Selected extract
···

Disk method to find the volume of a solid generated by rotation of a function. Created by Sal Khan.

## Want to join the conversation?

• Where does r = 1-f(x) come from?
• basically, the radius for that particular disk is the distance between y=1 and y=8x^3. this is effectively the difference = 1 - 8x^3. I'm pretty bad at explaining things, but i hope this helps!
Jafarr
• couldn't you use double integrals for this problem?
• @ Carlton: I don't see a possibility to use double integrals, but since its a volume we are looking for it might be possible. Usually double integrals are used, when a variable is defined in terms of two other variables. like in a 3-dimensional coordinate space. It's clearly easier with the rotating method.
@Ruben: It makes a difference whether you rotate around `y=0` or `y=1`. it's not so obvious with these two functions, but when you rotate the function `y=x^2` , you can see the difference.

···

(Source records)
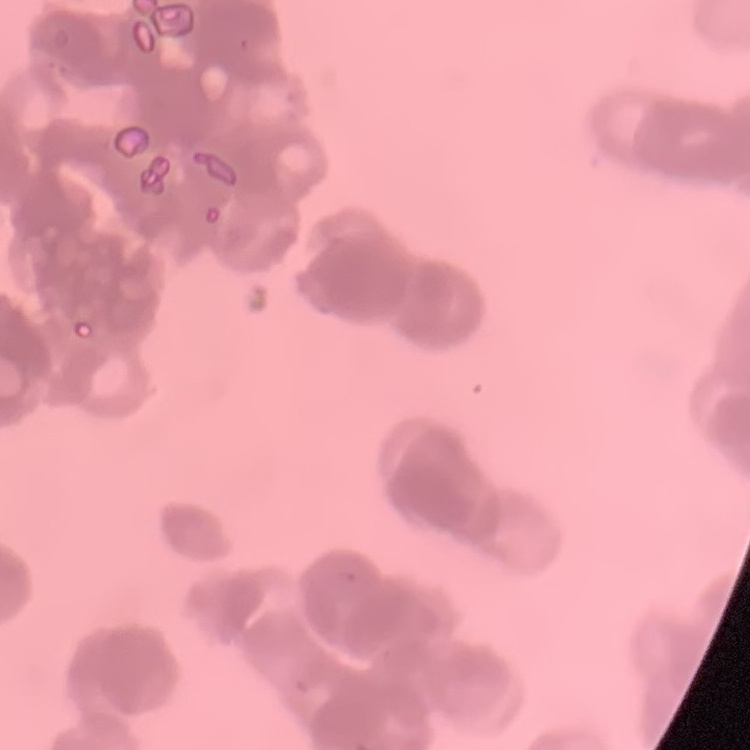
Summary:
  - Erythrocyte morphology: rouleaux formation
  - Image type: square crop of a larger photomicrograph
  - Preparation: thin peripheral smear
  - Stain: Field's or Giemsa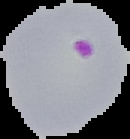

image size = 130×139 pixels
image type = segmented cell region with the area outside set to black
malaria status = parasitized
preparation = thin blood filmState the blood parasite species.
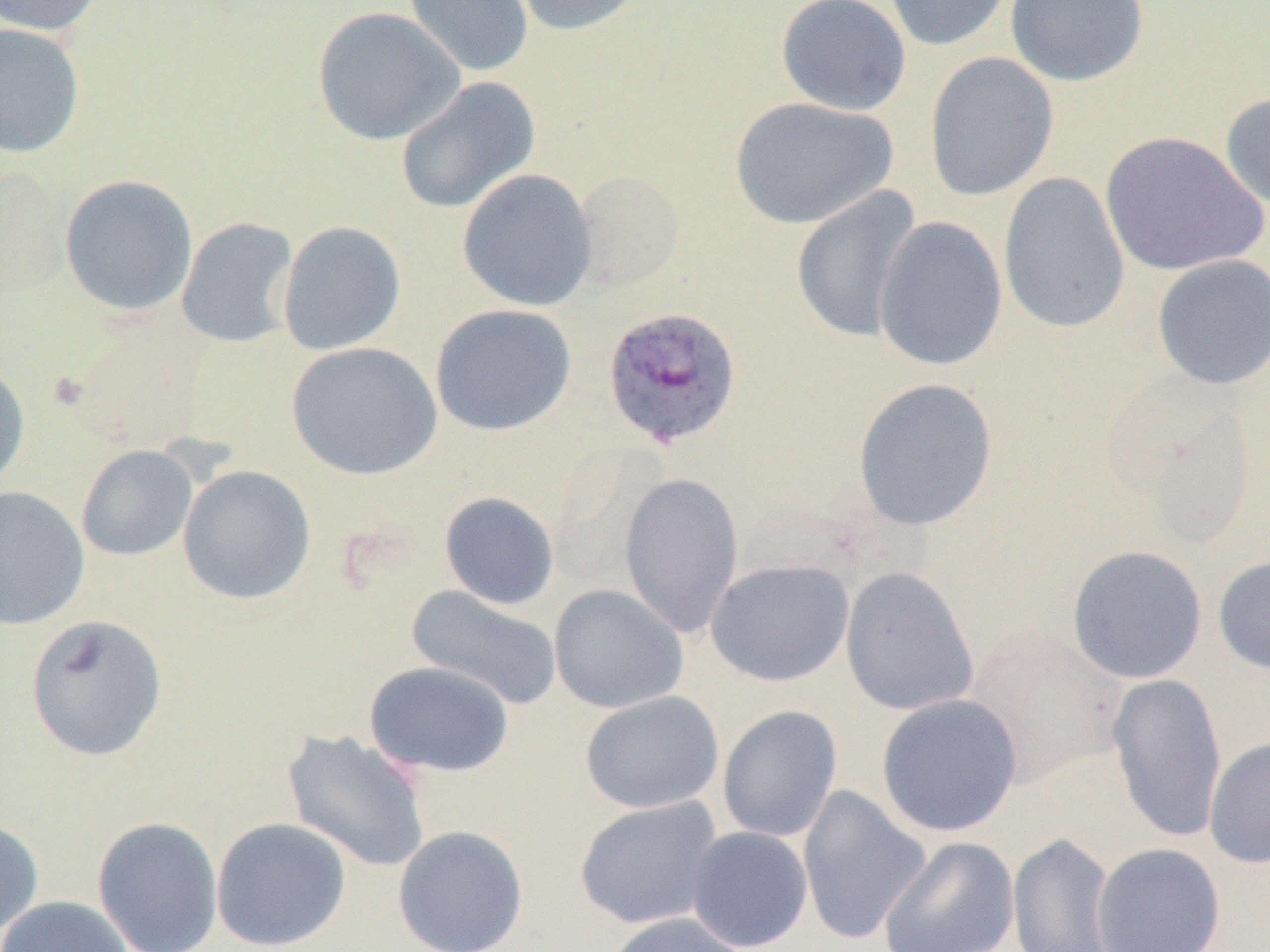
Plasmodium ovale.

Summary:
  - Coordinate format: approximate bounding boxes as named x1/y1/x2/y2 corners in pixels
  - Plasmodium ovale-infected red blood cell locations: (x1=600, y1=302, x2=743, y2=448)
  - Uninfected red blood cell locations: (x1=0, y1=0, x2=106, y2=37), (x1=402, y1=0, x2=534, y2=78), (x1=504, y1=0, x2=650, y2=36), (x1=776, y1=0, x2=912, y2=116), (x1=882, y1=0, x2=1015, y2=52), (x1=1006, y1=0, x2=1148, y2=88), (x1=312, y1=6, x2=465, y2=146), (x1=0, y1=22, x2=85, y2=158), (x1=924, y1=52, x2=1059, y2=202), (x1=395, y1=76, x2=541, y2=215), (x1=1219, y1=91, x2=1270, y2=212), (x1=728, y1=96, x2=899, y2=230), (x1=1099, y1=130, x2=1267, y2=276), (x1=457, y1=167, x2=598, y2=312), (x1=572, y1=169, x2=685, y2=293), (x1=998, y1=171, x2=1131, y2=334), (x1=60, y1=174, x2=198, y2=316), (x1=791, y1=186, x2=923, y2=344), (x1=873, y1=215, x2=1008, y2=372), (x1=176, y1=217, x2=300, y2=348), (x1=277, y1=220, x2=406, y2=356), (x1=1151, y1=254, x2=1270, y2=390), (x1=429, y1=303, x2=576, y2=437), (x1=66, y1=314, x2=211, y2=453), (x1=285, y1=341, x2=442, y2=480), (x1=0, y1=357, x2=31, y2=492), (x1=851, y1=377, x2=999, y2=531), (x1=76, y1=445, x2=199, y2=561), (x1=177, y1=464, x2=316, y2=605), (x1=619, y1=471, x2=744, y2=639), (x1=0, y1=486, x2=90, y2=629), (x1=439, y1=491, x2=560, y2=610), (x1=1066, y1=545, x2=1208, y2=684), (x1=1212, y1=554, x2=1270, y2=675), (x1=706, y1=558, x2=855, y2=686), (x1=841, y1=566, x2=980, y2=717), (x1=548, y1=583, x2=688, y2=714), (x1=405, y1=584, x2=562, y2=710), (x1=24, y1=613, x2=169, y2=762), (x1=964, y1=624, x2=1126, y2=786), (x1=364, y1=660, x2=515, y2=777), (x1=1107, y1=672, x2=1227, y2=843), (x1=580, y1=690, x2=725, y2=813), (x1=875, y1=693, x2=1023, y2=837), (x1=716, y1=705, x2=844, y2=843), (x1=281, y1=729, x2=432, y2=873), (x1=1204, y1=736, x2=1270, y2=869), (x1=796, y1=784, x2=931, y2=946), (x1=574, y1=794, x2=724, y2=930), (x1=0, y1=816, x2=44, y2=942), (x1=92, y1=816, x2=224, y2=952), (x1=211, y1=817, x2=352, y2=951), (x1=392, y1=825, x2=530, y2=952), (x1=685, y1=826, x2=814, y2=952), (x1=1007, y1=831, x2=1117, y2=952), (x1=878, y1=836, x2=1020, y2=952), (x1=1092, y1=842, x2=1227, y2=952), (x1=0, y1=896, x2=134, y2=952), (x1=601, y1=911, x2=750, y2=952)
  - Field of view: single
  - Image size: 1270×952 pixels
  - Preparation: thin blood film
  - Magnification: 1000x
  - Modality: light microscopy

···

Parts of the exercise
a - In the disk method discussion, the radius of a particular disk is the distance between which two curves?
b - List each distinct equation in the disk method discussion that begins with "y=".
c - Continue the disk method discussion from the point where it stops.
None of the entries are needed for this work.

Answers to the tasks
a - The radius is the distance between y=1 and y=8x^3.

b - y=1, y=8x^3, y=0, y=x^2

c -
• Couldn't he have just done washer method
• Yeah, he could. But keep in mind what Sal likes to operate on: the intuition as compared to the math. The way he explains it is the same as the washer method, just operated without the explicit formula.
• couldn't you just use the washer method?
• Yes. Sal tends to champion the common sense approach which uses less memorization.
• 3:90
Does it matter whether the exponent (2), is in the parentheses or outside the parentheses?
• YES! Overwhelmingly, yes.

When you do this, you'll use [R(x)^2 - r(x)^2]. If you put it like R(x^2), you're subbing in every x for x^2, which is wrong; if you write [R(x) - r(x)]^2, you'll actually have [R(x)^2 - 2R(x)r(x) + r(x)^2], which is not proper either. You must square each function individually!
• At , why is Vf not subtracted from Vg?
• Because it's revolving around Y=1, so it's like the functions are flipped, with g being below f
• What would it look like if we wanted to use the shell method? Would you considered it to be easier than the washer method or not?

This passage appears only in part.